Basta, ci siamo arresi”, si sfoga la madre. E spiega che fino alla primaria è andato tutto bene ma dalle medie in poi è stato sempre peggio. Finché al primo anno di liceo è arrivata la decisione necessaria: il giovane non andrà più a scuola. “La scuola ha bisogno di professionalità formate e non di chi sceglie l’insegnamento come ripiego” evidenzia la donna, spiegando che nessuno dei docenti riusciva a comunicare con il figlio perché non aveva una formazione specifica.” L’ultima insegnante di sostegno- continua la madre-  è stata un’avvocata, mentre quando Jacopo frequentava la secondaria di primo grado chi lo aiutava a svolgere le sue attività in classa era una laureata in Scienze Forestali che non aveva mai messo piede in una scuola. Figuriamoci ad ascoltare e lavorare con un alunno con bisogni speciali.“ La madre decide di mettere un punto a tutta questa brutta situazione, quando scopre che Jacopo gran parte del tempo non è in classe con i suoi compagni ma viene isolato nell’aula di sostegno; non potendo comunicare ed interagire con gli altri.  Jacopo era consapevole di non essere in classe e questo lo rendeva un ragazzino nervoso anche nelle ore pomeridiane quando era a casa con la sua famiglia. In più Jacopo per comunicare ha bisogno di un comunicatore o dei simboli cartacei, ma la scuola non forniva niente di tutto questo. La scuola non forniva la giusta istruzione ad un alunno con bisogni speciali, che con i giusti strumenti riesce a dare tanto. Così, sua mamma ha scelto di prendersi un anno , di stop, lontano dalla sua classe, le sue colleghe, i suoi alunni, per seguire ed istruire suo figlio nelle sua mura domestiche.

4 Commenti

  1. Nn si tratta solo di “elaborare” il dispiacere inerente alla disabilità dei nostri figli, ma il problema e” affrontare tt ciò ke la societa’ “non” ci offre …la scuola e” una di qst!

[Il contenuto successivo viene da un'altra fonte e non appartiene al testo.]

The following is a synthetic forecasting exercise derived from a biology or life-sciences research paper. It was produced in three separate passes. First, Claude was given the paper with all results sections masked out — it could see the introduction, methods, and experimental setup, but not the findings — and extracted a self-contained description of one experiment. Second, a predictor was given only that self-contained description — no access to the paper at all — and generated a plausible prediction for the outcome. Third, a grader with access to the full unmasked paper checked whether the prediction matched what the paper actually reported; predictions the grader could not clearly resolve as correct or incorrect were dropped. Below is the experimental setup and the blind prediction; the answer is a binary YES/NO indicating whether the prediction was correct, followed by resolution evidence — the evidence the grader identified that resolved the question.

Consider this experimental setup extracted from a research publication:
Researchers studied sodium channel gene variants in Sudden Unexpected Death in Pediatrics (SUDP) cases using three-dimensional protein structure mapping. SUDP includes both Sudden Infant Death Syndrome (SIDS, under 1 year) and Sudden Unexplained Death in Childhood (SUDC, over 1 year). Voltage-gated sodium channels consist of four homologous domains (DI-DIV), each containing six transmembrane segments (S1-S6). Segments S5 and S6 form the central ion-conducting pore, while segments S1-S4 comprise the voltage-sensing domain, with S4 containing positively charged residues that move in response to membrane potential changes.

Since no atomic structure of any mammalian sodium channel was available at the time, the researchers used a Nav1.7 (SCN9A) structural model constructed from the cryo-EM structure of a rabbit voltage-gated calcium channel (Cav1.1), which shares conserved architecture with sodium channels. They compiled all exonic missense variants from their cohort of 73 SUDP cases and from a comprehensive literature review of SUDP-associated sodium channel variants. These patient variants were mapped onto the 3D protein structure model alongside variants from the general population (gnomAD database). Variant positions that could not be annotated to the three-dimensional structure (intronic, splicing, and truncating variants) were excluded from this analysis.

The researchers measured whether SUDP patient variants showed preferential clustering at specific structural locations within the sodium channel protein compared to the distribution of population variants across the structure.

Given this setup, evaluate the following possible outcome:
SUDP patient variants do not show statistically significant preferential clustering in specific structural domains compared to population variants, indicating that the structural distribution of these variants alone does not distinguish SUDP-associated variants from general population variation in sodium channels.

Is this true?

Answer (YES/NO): YES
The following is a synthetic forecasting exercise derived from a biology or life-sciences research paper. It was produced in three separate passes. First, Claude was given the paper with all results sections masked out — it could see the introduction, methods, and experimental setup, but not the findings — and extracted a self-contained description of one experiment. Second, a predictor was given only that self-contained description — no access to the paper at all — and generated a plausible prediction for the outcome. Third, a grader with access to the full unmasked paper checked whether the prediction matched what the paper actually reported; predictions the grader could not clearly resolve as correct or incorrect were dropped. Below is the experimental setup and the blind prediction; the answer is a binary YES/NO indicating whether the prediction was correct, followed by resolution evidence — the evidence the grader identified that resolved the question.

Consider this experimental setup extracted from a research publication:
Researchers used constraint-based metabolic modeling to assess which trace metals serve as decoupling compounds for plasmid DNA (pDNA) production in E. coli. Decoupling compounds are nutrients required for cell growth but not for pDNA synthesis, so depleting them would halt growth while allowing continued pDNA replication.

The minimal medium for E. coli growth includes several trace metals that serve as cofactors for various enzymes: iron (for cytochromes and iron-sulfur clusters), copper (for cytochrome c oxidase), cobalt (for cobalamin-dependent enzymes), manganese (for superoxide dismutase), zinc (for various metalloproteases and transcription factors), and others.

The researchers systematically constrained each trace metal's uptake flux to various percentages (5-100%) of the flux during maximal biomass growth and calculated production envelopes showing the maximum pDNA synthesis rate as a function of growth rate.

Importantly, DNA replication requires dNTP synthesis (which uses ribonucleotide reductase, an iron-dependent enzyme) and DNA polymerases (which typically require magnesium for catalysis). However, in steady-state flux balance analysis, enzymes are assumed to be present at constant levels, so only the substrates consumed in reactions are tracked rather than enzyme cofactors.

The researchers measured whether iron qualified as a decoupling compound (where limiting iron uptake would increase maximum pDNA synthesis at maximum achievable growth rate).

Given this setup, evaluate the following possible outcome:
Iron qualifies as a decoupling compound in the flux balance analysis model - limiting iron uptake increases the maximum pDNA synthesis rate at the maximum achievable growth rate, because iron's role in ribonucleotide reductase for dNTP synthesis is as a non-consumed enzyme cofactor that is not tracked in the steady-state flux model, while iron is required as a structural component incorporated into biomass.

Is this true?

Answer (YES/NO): YES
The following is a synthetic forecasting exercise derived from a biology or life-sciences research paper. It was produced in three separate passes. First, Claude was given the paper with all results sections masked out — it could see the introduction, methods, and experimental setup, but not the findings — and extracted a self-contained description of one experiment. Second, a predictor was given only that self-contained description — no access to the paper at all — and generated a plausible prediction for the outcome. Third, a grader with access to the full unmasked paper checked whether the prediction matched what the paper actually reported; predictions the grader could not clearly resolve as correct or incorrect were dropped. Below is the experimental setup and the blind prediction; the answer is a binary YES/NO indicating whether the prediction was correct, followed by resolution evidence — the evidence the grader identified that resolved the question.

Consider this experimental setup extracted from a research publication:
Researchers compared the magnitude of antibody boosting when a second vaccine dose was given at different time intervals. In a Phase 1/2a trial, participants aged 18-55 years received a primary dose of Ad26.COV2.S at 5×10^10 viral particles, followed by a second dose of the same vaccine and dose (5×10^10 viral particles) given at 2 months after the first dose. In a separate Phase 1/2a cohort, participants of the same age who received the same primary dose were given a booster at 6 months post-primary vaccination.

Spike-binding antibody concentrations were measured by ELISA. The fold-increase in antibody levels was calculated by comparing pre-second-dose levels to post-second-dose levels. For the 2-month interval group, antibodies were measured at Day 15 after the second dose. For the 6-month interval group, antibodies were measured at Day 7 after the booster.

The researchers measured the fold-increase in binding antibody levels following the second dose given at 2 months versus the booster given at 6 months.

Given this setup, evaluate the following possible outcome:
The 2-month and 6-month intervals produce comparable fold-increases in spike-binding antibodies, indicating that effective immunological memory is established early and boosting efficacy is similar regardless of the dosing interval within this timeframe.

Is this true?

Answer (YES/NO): NO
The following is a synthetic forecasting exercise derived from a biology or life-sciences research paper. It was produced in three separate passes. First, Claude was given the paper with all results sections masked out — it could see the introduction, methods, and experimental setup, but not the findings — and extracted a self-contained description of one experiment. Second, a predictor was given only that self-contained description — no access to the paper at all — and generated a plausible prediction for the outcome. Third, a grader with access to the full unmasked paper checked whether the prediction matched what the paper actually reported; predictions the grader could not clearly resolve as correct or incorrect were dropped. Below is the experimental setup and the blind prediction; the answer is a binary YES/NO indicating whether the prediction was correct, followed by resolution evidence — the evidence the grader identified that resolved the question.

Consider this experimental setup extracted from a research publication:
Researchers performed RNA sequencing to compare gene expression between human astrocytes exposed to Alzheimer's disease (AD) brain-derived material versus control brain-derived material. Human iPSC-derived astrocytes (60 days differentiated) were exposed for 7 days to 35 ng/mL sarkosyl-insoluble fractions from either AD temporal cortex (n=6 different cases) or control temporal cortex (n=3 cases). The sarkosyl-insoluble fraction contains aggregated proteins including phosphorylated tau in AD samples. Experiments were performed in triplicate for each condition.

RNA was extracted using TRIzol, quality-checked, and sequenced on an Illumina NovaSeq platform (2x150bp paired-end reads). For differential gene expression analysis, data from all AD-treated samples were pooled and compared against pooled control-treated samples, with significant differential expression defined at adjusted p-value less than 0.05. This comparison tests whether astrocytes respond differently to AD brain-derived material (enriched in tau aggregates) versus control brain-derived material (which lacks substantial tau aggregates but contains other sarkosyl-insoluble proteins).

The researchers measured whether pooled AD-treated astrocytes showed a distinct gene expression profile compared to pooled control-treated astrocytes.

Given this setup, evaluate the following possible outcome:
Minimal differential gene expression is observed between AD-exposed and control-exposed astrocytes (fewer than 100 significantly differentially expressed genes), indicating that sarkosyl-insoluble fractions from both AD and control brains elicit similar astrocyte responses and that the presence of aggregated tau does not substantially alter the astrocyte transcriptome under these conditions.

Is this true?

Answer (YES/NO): NO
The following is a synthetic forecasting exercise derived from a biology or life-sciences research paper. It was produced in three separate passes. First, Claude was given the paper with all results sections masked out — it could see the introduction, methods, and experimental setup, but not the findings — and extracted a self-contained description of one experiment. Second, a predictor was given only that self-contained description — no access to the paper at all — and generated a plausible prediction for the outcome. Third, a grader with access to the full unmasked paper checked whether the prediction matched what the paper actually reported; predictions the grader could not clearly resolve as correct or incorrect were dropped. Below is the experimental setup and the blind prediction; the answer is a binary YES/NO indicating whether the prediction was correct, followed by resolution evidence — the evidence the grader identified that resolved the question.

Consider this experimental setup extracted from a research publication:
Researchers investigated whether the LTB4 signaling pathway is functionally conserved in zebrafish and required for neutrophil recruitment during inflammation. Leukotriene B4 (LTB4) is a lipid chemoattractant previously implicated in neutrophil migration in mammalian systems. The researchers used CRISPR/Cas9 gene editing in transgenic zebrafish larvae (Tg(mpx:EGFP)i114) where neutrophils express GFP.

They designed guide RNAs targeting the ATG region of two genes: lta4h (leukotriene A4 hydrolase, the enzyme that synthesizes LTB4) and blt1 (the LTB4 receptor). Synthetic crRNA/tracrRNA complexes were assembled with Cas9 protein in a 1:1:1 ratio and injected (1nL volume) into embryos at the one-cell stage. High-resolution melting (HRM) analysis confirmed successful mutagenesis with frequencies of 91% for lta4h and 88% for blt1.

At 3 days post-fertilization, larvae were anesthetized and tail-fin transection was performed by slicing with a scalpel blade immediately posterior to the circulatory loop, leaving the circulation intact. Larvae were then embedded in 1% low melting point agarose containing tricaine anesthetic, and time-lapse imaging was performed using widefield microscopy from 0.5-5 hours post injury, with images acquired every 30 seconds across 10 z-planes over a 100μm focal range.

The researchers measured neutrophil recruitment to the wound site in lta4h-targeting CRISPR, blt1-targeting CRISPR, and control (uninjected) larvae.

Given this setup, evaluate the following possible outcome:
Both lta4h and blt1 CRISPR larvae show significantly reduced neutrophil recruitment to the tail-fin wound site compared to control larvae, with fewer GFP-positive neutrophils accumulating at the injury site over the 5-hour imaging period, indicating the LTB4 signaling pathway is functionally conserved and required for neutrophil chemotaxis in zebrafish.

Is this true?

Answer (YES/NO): NO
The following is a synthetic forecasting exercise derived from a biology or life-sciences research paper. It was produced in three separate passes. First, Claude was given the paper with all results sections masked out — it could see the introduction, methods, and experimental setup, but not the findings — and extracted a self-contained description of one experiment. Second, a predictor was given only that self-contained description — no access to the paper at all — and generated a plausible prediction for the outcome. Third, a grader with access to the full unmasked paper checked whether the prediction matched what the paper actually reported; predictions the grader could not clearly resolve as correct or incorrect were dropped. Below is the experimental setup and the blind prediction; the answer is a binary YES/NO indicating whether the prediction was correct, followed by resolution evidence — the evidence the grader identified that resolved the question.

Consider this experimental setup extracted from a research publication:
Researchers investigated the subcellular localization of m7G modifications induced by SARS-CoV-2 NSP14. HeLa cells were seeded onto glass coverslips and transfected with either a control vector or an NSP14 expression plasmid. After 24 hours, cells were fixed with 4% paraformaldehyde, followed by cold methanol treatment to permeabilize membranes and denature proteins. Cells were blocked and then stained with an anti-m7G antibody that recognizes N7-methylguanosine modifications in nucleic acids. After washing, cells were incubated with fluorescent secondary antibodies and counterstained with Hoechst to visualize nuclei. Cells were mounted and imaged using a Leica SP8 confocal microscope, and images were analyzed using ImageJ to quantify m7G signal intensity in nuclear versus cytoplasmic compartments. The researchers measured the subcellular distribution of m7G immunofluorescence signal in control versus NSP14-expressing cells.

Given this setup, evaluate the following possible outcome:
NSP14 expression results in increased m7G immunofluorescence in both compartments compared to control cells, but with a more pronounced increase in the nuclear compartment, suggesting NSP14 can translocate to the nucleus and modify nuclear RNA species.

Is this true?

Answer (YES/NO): NO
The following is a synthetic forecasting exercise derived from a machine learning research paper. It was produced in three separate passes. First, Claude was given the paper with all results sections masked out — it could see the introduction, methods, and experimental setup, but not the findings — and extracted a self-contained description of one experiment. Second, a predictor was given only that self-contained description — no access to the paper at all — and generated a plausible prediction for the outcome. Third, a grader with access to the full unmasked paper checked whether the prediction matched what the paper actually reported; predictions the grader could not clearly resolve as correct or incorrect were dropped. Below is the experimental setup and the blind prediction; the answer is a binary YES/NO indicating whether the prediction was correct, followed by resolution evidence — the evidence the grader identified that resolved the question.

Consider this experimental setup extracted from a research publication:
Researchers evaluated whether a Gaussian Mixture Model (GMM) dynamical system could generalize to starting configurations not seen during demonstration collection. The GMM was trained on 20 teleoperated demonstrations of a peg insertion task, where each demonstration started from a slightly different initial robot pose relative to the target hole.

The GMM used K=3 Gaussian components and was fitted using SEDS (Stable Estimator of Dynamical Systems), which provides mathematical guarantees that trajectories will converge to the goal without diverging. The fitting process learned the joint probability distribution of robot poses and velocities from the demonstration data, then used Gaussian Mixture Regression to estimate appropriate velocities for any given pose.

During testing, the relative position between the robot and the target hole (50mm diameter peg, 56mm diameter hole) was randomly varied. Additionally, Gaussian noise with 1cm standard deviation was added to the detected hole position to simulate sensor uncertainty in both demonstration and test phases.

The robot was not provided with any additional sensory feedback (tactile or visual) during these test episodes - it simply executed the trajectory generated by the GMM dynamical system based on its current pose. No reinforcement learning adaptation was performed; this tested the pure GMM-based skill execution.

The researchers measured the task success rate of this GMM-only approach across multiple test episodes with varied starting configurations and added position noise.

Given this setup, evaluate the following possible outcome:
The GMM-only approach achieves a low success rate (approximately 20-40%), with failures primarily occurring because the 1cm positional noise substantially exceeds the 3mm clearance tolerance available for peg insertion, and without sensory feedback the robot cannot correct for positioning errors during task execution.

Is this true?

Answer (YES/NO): NO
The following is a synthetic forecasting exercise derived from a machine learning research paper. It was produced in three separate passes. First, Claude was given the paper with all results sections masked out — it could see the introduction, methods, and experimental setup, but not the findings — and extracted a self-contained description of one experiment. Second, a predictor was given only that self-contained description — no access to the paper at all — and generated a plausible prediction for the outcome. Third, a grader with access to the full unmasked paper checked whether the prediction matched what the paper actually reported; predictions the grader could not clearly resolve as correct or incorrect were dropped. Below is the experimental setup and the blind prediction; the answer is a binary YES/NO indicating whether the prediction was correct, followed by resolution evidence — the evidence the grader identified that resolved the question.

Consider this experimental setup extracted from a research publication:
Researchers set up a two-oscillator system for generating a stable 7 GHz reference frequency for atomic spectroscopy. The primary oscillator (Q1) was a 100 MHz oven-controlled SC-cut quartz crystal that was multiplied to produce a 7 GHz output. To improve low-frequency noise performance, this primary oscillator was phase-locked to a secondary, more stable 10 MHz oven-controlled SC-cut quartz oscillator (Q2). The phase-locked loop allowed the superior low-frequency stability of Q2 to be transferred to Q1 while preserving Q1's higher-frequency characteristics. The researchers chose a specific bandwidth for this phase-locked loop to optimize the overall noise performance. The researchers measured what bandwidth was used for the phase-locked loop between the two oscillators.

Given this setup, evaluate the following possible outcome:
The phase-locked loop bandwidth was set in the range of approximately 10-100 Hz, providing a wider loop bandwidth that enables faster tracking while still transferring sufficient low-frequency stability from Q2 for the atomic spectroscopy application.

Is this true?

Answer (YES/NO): NO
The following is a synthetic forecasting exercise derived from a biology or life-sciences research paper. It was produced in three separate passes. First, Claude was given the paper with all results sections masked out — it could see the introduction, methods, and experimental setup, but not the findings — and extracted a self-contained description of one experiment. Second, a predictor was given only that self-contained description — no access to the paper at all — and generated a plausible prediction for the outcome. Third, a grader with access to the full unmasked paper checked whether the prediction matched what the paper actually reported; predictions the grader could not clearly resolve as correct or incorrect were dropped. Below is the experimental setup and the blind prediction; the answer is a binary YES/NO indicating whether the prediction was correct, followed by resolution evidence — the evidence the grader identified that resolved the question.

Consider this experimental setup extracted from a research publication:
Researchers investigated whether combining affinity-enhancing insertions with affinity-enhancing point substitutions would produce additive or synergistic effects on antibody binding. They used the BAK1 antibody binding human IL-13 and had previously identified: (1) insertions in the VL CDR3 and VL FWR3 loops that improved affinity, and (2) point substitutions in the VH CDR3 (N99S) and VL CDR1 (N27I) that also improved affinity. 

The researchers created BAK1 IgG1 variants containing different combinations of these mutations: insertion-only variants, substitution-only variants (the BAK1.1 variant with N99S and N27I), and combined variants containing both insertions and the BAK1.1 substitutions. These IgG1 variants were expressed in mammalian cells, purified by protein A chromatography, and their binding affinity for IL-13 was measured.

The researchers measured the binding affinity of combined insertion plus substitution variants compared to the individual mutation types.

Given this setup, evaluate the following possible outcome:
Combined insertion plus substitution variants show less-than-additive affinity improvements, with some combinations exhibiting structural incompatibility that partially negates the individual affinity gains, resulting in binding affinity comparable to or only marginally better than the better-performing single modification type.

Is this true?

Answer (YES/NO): NO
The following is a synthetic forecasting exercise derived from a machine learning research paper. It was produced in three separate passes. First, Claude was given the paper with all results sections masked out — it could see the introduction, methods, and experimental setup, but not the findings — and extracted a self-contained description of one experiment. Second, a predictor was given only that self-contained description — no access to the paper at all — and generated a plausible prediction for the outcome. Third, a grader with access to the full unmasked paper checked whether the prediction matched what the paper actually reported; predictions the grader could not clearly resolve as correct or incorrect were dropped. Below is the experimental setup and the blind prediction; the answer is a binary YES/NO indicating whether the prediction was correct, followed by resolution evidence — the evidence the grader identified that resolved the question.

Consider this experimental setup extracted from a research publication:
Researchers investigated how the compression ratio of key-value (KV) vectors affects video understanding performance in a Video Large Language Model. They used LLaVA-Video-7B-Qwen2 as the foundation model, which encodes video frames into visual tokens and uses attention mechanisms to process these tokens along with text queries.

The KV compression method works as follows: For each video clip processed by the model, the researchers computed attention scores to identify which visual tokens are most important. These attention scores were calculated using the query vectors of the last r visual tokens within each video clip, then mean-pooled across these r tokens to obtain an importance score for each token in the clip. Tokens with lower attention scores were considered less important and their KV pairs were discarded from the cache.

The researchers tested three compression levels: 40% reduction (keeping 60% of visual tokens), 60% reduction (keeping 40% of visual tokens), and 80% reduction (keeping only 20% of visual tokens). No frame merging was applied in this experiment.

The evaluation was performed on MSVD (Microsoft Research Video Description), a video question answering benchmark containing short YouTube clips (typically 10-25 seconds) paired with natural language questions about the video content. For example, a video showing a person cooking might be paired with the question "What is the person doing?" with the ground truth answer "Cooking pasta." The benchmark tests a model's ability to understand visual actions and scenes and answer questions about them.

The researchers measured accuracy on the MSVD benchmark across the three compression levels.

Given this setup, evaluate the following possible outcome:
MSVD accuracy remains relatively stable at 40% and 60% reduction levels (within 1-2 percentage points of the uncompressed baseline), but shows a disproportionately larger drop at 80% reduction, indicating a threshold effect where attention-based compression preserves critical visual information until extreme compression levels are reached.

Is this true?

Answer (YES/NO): NO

  2. Se potessi, costruire delle strutture scolastiche per i disabili, partendo dalla primaria, alla secondaria di primo grado, e finire con l’università, ma ovvio con docenti preparati in primis sulla disabilità e poi ovvio sull’insegnamento. Non sempre gli insegnanti di sostegno sono preparati nel ricoprire quel ruolo, perché non si ha la tanta conoscenza che permette loro di lavorare al fianco di coloro che hanno varie forme (se così la si può definire) di disabilità. Per fare tutto ciò, occorre che vengano create ed approvate nuove riforme, occorre che il Governo inizi a pensare di fare altro per i disabili, inizino a costruire per loro un futuro e farli sentire parte integra di questa società, che oggi pecca di tante mancanze.
    Complimenti come sempre Dottoressa Canzano, un vero piacere leggerla e risponderla su una tematica tanto importante ma di cui ben poco parlata.